In the same vein, Raafat Halabi, commander of the Israeli army’s Herev (Sword) battalion, said that his unit was prepared to move from “zero to one hundred” in a matter of seconds. In an interview with the website Israel Defense, the officer in charge of the Druze battalion specialized in combat in Lebanon revealed that preparations had been stepped up recently, with the build-up focusing on training and increased readiness for contingencies along the northern front. He said, “We must be ready in a matter of seconds.”

“Hezbollah members patrol the border in four-wheel drives or disguised as shepherds, who are sometimes seen carrying scopes,” he added.
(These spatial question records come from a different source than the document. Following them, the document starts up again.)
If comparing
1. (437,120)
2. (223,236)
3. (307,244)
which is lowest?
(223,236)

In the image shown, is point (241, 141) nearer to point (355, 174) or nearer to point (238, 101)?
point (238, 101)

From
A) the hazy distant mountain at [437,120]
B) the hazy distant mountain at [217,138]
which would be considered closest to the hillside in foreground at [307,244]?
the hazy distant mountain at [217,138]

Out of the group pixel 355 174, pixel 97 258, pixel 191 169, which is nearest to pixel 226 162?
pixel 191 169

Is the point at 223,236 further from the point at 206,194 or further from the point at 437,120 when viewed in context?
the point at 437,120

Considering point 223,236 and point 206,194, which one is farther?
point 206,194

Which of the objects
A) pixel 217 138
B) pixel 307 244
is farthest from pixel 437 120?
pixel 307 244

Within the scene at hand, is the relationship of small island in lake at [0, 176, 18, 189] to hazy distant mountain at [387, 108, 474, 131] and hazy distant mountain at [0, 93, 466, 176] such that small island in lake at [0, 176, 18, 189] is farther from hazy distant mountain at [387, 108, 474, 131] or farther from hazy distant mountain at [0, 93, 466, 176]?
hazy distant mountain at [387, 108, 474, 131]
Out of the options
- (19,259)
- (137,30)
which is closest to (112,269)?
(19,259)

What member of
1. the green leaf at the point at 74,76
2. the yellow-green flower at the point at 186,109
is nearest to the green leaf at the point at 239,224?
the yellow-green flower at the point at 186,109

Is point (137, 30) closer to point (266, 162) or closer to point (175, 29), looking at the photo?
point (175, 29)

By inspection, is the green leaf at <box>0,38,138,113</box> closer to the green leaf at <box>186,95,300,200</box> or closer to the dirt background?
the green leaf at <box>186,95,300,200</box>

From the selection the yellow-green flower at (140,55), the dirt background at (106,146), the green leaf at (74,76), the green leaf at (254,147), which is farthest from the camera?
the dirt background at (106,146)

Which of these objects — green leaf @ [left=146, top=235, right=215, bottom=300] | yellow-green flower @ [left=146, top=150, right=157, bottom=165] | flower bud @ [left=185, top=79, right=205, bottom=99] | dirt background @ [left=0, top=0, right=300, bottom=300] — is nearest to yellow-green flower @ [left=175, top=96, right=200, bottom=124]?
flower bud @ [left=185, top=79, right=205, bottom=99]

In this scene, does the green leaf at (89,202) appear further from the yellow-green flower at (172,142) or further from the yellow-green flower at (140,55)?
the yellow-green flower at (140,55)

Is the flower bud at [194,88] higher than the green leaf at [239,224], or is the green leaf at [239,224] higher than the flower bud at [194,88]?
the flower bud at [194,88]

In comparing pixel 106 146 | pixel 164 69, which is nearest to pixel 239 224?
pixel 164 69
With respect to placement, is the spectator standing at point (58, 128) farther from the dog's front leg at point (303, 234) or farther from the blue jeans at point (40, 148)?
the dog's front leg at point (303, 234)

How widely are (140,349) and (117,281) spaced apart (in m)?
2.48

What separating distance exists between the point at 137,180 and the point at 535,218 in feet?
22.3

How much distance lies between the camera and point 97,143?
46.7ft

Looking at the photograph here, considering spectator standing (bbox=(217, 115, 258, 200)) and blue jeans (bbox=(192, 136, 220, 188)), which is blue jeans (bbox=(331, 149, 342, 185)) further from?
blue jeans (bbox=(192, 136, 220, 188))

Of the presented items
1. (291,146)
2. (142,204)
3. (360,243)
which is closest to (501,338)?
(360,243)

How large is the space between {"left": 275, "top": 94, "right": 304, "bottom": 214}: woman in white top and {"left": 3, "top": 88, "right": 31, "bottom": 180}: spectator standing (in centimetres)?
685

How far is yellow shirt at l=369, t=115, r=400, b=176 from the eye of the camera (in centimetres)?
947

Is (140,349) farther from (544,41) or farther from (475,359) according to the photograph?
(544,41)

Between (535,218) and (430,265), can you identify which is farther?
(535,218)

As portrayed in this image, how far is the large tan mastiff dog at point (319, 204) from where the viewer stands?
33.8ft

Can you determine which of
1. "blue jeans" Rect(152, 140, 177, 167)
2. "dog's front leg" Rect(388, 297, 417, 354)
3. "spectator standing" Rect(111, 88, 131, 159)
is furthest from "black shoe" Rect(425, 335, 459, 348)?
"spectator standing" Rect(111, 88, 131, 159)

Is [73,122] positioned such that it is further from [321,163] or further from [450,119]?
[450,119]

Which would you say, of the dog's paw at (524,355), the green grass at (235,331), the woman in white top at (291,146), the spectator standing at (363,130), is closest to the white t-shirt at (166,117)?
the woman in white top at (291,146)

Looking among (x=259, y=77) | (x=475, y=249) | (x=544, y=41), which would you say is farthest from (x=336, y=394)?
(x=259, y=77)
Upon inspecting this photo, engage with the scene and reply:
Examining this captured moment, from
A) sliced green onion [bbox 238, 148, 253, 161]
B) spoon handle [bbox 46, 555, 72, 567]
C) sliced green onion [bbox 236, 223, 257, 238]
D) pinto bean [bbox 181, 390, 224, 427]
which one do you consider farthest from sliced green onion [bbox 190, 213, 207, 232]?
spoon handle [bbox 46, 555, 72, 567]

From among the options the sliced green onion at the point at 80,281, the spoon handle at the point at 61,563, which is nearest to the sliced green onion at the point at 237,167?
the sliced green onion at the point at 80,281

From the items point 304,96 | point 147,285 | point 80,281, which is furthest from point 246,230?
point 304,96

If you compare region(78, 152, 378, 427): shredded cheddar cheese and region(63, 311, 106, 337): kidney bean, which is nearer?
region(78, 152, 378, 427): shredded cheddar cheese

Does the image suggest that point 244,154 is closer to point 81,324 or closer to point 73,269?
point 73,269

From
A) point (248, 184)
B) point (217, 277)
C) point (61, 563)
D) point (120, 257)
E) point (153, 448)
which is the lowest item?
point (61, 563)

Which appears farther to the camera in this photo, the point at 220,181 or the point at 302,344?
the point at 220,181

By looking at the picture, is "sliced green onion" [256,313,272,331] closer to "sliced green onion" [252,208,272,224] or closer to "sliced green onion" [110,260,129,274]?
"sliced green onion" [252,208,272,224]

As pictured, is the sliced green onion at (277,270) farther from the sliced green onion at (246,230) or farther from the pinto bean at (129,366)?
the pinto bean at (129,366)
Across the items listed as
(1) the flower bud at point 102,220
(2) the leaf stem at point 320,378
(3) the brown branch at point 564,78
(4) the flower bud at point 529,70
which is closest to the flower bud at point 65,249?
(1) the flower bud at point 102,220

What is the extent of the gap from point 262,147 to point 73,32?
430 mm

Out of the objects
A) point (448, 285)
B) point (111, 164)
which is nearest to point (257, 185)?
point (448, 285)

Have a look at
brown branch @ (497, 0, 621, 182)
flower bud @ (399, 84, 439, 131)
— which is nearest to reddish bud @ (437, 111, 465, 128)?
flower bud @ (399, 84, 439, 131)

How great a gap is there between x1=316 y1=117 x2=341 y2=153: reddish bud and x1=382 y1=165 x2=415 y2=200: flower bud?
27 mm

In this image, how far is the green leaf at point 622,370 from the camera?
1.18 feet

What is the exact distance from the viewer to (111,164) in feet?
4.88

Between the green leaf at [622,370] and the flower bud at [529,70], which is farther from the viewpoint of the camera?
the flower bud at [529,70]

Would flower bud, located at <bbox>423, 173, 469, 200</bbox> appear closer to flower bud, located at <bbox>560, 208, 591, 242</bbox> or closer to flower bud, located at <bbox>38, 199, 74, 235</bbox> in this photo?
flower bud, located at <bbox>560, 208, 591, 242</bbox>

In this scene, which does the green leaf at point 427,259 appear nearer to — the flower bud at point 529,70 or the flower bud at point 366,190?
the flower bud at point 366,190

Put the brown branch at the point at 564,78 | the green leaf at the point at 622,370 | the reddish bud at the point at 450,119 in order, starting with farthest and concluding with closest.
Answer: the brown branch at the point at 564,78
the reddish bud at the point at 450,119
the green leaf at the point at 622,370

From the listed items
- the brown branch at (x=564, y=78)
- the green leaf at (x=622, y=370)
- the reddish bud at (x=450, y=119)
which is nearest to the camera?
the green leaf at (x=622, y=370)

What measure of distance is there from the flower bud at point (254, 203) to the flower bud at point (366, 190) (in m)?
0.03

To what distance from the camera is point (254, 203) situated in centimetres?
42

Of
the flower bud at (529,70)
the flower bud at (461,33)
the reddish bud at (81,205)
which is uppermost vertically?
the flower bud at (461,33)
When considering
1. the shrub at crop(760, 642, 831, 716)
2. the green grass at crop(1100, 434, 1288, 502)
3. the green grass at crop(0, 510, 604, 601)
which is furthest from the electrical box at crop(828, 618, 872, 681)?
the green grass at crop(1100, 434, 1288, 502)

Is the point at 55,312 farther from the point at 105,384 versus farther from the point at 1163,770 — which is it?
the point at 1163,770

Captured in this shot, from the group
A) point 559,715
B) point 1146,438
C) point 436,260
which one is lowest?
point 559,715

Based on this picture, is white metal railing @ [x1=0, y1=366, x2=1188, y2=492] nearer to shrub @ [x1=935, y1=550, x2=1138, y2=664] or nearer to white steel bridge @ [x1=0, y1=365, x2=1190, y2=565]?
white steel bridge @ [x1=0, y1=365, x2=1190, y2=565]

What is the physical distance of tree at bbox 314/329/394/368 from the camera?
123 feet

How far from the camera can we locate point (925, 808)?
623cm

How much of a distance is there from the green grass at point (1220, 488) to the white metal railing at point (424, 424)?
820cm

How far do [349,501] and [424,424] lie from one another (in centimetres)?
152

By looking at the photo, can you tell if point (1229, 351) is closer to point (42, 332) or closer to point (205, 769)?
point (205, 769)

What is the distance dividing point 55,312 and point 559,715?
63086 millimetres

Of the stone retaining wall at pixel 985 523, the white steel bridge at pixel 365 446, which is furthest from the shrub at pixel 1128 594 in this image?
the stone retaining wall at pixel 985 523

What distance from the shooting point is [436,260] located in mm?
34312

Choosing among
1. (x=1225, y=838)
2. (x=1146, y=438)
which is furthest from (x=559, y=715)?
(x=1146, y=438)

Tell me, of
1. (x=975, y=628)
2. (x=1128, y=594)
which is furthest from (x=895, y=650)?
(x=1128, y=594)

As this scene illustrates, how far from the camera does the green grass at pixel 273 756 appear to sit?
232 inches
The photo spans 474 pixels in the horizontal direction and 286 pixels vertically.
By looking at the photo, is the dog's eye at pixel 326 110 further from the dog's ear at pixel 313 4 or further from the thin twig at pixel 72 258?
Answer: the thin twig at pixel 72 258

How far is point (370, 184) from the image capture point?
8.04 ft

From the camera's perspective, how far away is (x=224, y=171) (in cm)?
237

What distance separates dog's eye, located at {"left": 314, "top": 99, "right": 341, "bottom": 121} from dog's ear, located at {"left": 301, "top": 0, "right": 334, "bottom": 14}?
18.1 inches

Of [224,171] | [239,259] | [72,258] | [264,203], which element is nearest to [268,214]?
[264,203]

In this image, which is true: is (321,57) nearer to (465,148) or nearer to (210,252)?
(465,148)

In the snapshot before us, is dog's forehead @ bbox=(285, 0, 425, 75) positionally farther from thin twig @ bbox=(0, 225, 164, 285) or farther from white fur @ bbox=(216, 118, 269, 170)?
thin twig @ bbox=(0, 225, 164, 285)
Concerning whether Hezbollah’s intervention in Syria serves the interests of the Israeli army, Halabi said, “On the one hand, this hurts Hezbollah. But nevertheless, it allows its fighters to accumulate operational experience on how to carry out attacks.” Halabi reckoned that “offensive combat is new to Hezbollah, which has so far played on the defensive.”

Herev’s commander then pointed out that the members of his unit are frequently posted along different border positions with Lebanon to maintain their readiness, saying that in the next war, they will spend a long time inside Lebanese territory and reach the areas where Hezbollah’s rocket-launching platforms are deployed.

According to Israel Defense, a specialized military affairs website, the Herev battalion has developed new techniques to fight Hezbollah. Israel Defense indicated that the Northern Command in the Israeli army is currently considering transferring Herev’s techniques to other units that must also be ready for war.

The website also stated that the soldiers in the battalion were training to fight inside Lebanon in a third Lebanon war and to defend settlements in the Galilee, as Hezbollah Secretary General Hassan Nasrallah had promised “surprises” in any future conflict, for example, in the form of a Hezbollah incursion into northern Israel.